History is rife with developments and catastrophes that nobody wanted and that could have been prevented – and yet they still happened. Time has not yet run out for the Eurozone and Europe, but let us not underestimate the likelihood of accidental failure.

For now, markets are fairly sanguine. However, this mood is not compatible with the political-economic developments and prospects for Europe.
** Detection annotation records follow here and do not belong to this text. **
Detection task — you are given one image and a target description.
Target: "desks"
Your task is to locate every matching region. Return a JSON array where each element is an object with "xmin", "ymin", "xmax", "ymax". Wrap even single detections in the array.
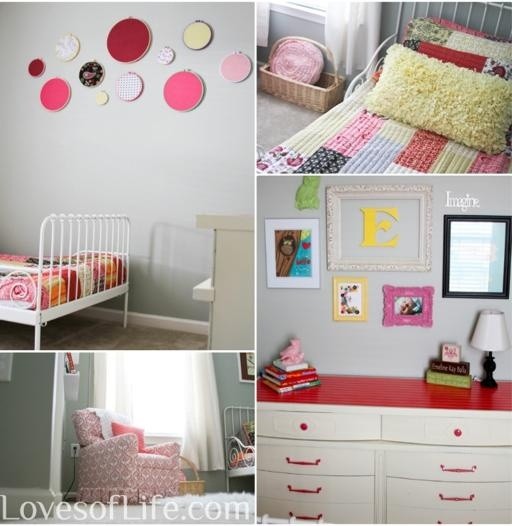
[{"xmin": 192, "ymin": 214, "xmax": 255, "ymax": 349}]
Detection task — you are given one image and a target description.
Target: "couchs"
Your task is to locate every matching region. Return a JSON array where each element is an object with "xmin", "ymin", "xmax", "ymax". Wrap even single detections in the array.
[{"xmin": 70, "ymin": 407, "xmax": 181, "ymax": 505}]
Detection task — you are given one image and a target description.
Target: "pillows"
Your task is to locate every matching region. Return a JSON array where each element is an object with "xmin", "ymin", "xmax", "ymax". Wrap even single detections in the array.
[
  {"xmin": 364, "ymin": 18, "xmax": 512, "ymax": 156},
  {"xmin": 111, "ymin": 422, "xmax": 145, "ymax": 453}
]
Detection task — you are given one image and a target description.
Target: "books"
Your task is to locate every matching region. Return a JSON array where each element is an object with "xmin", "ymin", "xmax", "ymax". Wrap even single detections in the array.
[{"xmin": 261, "ymin": 359, "xmax": 322, "ymax": 394}]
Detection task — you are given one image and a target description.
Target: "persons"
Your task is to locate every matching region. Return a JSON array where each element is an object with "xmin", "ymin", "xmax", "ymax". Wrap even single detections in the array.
[{"xmin": 398, "ymin": 298, "xmax": 418, "ymax": 315}]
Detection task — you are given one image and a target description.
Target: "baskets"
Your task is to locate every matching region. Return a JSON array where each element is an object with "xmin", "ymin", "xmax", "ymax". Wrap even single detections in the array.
[
  {"xmin": 179, "ymin": 456, "xmax": 205, "ymax": 495},
  {"xmin": 259, "ymin": 37, "xmax": 345, "ymax": 113}
]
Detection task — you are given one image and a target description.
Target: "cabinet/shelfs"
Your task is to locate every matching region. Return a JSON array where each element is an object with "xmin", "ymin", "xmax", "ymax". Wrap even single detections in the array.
[
  {"xmin": 257, "ymin": 402, "xmax": 382, "ymax": 524},
  {"xmin": 382, "ymin": 406, "xmax": 512, "ymax": 524}
]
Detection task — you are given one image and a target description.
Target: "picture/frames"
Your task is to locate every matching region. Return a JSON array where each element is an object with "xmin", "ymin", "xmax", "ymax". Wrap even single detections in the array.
[
  {"xmin": 326, "ymin": 183, "xmax": 434, "ymax": 271},
  {"xmin": 333, "ymin": 277, "xmax": 368, "ymax": 322},
  {"xmin": 442, "ymin": 215, "xmax": 512, "ymax": 299},
  {"xmin": 237, "ymin": 352, "xmax": 255, "ymax": 383},
  {"xmin": 382, "ymin": 285, "xmax": 435, "ymax": 328},
  {"xmin": 265, "ymin": 218, "xmax": 320, "ymax": 290}
]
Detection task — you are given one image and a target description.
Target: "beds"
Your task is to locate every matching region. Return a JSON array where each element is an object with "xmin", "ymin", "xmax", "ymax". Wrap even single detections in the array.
[
  {"xmin": 257, "ymin": 2, "xmax": 512, "ymax": 173},
  {"xmin": 223, "ymin": 405, "xmax": 254, "ymax": 492},
  {"xmin": 0, "ymin": 214, "xmax": 131, "ymax": 350}
]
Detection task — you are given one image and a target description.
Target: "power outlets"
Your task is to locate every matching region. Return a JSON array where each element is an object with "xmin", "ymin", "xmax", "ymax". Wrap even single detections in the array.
[{"xmin": 70, "ymin": 444, "xmax": 81, "ymax": 458}]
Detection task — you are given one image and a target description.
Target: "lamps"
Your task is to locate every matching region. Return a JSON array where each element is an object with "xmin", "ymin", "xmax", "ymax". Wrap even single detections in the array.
[{"xmin": 469, "ymin": 309, "xmax": 509, "ymax": 389}]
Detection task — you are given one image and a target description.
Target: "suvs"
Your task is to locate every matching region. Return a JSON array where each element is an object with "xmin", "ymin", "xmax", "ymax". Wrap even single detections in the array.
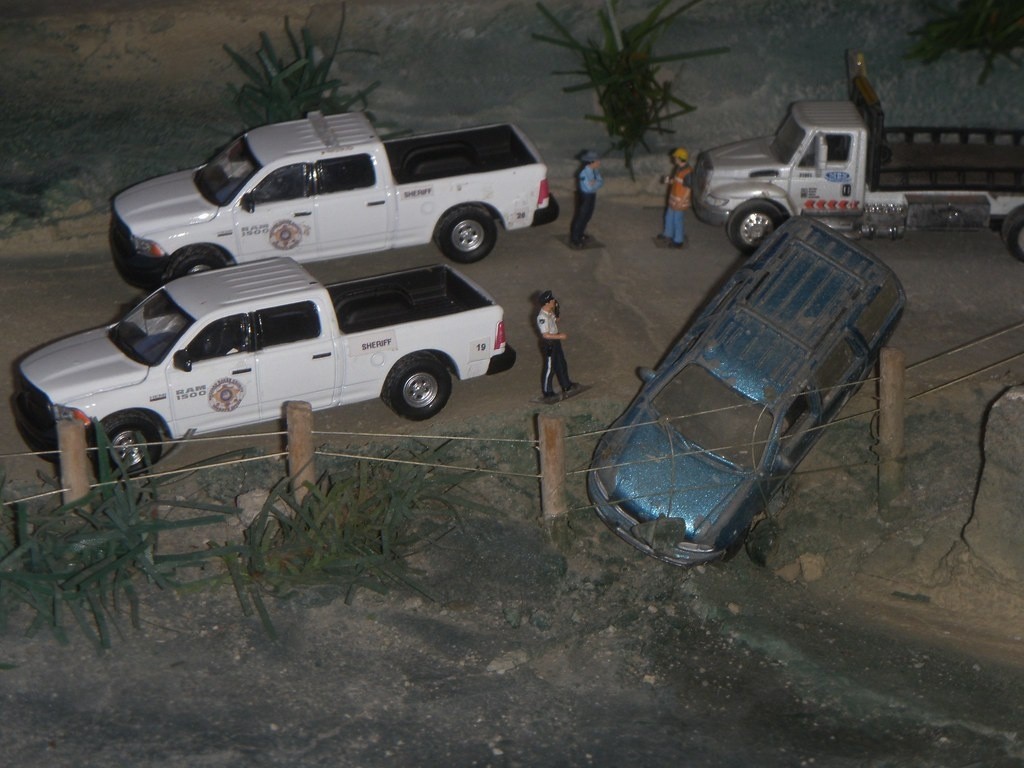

Extremist parties are gaining in popularity, there has been pressure on the axis Paris-Berlin for quite some time, the UK is obstructing developments that are essential for progress, economic stats continue to disappoint, and nobody seems to have a visionary and inspiring plan for Europe that combines pragmatism, economic common sense and political ingenuity.

If disaster occurs, the reasons will most likely be a combination of the aforementioned scenarios: a major bank that collapses or a central government that needs to bail out an entire region or province. In response, the markets will become jittery as the politicians concoct yet another muddle-on strategy. However, there may well come a time when national parliaments start to revolt (under pressure from dissatisfied voters), or perhaps a Constitutional Court will refuse to play ball. As a result, the Eurozone will grind to a halt and unravel.